Understanding the Cost Model#

EventBridge archives are billed based on the volume of events stored, measured in gigabytes per month. There’s no charge for storing the archive structure itself, only for the events within it. The cost is typically modest—as of now, archives are priced at around $0.03 per GB-month in most regions—but with high-volume event buses, costs can accumulate.

To estimate costs, think about your event volume and average event size. If you publish 1 million events per day, each about 2 KB in size, that’s roughly 2 GB of data per day, or 60 GB per month. At standard pricing, retaining that for 30 days would cost approximately $1.80 per month. That’s negligible for most applications, but it’s worth doing the math for your specific workload.

Replay operations themselves have no direct cost—you pay for the compute resources that process the replayed events (Lambda invocations, for instance), but not for the act of replaying. This makes the feature economical even if you replay large batches of events.

Cost optimization opportunities include being selective with your event patterns so you only archive what’s truly necessary, and periodically reviewing your retention periods to see if they can be shortened without sacrificing operational needs. In some cases, you might have different archives for different event types with varying retention periods, allowing you to keep critical events longer while discarding less important ones sooner.

Best Practices and Considerations#

A few principles help ensure Archive and Replay serves you well in production. First, treat your archives as part of your disaster recovery strategy—ensure your archival strategy aligns with your recovery time objective (RTO) and recovery point objective (RPO). If you need to recover from a failure within an hour, you need archives that go back at least that far.
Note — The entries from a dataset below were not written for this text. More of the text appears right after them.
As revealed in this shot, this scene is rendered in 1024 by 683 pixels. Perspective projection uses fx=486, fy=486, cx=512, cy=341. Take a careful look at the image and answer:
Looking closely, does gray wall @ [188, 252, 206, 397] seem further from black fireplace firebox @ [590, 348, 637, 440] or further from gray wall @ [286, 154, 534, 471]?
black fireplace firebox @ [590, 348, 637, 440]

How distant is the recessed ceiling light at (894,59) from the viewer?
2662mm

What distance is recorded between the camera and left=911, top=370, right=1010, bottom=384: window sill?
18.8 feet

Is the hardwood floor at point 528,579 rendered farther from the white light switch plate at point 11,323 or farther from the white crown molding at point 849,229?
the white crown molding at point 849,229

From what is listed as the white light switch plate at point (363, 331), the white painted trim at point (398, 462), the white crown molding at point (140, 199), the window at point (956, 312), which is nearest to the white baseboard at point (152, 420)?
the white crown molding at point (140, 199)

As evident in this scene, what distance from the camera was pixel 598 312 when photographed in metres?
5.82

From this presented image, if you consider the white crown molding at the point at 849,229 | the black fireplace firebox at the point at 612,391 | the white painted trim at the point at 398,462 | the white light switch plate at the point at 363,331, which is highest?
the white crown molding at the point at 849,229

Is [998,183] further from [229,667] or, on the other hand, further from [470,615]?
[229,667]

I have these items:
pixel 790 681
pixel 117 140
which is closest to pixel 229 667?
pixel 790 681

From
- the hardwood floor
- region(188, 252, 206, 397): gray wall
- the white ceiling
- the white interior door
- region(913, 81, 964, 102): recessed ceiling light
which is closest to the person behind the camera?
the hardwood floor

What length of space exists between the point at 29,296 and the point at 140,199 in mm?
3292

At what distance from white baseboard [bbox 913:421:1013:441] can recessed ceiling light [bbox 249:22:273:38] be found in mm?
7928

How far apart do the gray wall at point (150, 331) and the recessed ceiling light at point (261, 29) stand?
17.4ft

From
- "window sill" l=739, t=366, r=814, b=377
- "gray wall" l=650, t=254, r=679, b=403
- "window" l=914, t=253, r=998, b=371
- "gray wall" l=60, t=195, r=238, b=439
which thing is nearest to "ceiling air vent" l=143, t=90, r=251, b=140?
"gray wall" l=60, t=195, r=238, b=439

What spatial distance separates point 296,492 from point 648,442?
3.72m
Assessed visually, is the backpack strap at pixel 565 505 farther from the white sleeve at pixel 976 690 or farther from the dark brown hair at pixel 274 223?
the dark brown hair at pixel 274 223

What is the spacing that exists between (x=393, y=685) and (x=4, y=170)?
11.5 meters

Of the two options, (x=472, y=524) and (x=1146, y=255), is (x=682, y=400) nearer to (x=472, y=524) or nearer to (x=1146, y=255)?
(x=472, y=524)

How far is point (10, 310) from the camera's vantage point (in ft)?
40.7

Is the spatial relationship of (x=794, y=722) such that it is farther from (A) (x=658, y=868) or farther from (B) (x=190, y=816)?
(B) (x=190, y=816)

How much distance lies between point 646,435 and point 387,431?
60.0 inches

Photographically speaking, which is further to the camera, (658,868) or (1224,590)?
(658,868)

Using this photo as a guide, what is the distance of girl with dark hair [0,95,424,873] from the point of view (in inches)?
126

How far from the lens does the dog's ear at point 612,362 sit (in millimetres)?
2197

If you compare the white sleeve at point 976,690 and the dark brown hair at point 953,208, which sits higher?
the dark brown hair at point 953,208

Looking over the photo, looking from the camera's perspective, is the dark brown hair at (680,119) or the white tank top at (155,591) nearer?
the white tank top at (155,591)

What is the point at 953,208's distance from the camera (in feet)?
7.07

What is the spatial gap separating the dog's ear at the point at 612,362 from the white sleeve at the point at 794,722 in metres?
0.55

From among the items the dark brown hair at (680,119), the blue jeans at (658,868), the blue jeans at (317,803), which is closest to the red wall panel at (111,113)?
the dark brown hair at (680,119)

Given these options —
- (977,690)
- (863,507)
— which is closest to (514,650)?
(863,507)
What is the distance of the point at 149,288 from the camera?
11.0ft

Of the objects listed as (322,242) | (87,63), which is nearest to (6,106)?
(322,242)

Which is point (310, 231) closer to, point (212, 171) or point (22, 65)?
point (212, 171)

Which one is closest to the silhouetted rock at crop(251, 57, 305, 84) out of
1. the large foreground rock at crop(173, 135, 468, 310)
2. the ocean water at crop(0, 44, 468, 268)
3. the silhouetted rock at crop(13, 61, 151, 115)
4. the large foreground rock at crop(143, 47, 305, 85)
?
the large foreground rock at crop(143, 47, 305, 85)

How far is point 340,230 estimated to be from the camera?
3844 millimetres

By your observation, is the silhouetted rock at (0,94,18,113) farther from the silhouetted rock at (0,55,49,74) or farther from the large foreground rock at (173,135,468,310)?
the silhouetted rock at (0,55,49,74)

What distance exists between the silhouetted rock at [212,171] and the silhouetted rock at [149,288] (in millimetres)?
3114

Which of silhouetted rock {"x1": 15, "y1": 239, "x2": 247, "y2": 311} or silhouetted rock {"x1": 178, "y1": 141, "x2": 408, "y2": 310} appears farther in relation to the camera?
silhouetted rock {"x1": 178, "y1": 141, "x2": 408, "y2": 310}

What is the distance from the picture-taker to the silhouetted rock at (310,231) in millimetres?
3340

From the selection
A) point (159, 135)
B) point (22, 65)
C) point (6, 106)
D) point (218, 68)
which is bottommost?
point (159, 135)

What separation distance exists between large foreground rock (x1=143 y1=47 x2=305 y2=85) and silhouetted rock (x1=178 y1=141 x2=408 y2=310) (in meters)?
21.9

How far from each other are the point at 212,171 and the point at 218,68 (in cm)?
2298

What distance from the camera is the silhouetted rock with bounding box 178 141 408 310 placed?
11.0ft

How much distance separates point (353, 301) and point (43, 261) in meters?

Second, test your replay process before you need it in anger. A well-designed drill—say, replaying a small batch of events to a staging environment monthly—ensures you understand the mechanics and can do it confidently when a real incident occurs.

Third, monitor your archives and track their growth over time. EventBridge provides CloudWatch metrics showing the number of archived events and other useful statistics. An unexpected spike in archived events might indicate a bug or misconfiguration upstream that’s worth investigating.

Fourth, be explicit about idempotency in your event consumers. Because replayed events are identical to original events, only idempotent services can safely process them without causing problems. If you replay 1,000 events and each one triggers a debit to a customer’s account, you’ll have significant issues. Designing with idempotency in mind from the start—using event IDs as deduplication keys, for instance—makes Archive and Replay safe and powerful.

Finally, document your archive strategy. Record which events you’re archiving, why, and for how long. Include this in your runbooks so that when an incident happens, the on-call engineer knows that archives exist and how to use them.

Conclusion#

EventBridge’s Archive and Replay feature transforms event-driven architectures from brittle, ephemeral systems into durable, auditable, and recoverable platforms. By capturing events as they flow through your event bus and storing them durably, you gain the ability to debug issues, recover from failures, onboard new services, and maintain compliance—all without disrupting your normal event processing.

The feature is straightforward to set up, costs little to operate, and integrates seamlessly with EventBridge’s existing rules and targets. Whether you’re building a new event-driven system or improving an existing one, Archive and Replay should be part of your foundational design. It’s the kind of feature that seems like a nice-to-have until you need it, and then you wonder how you ever built distributed systems without it.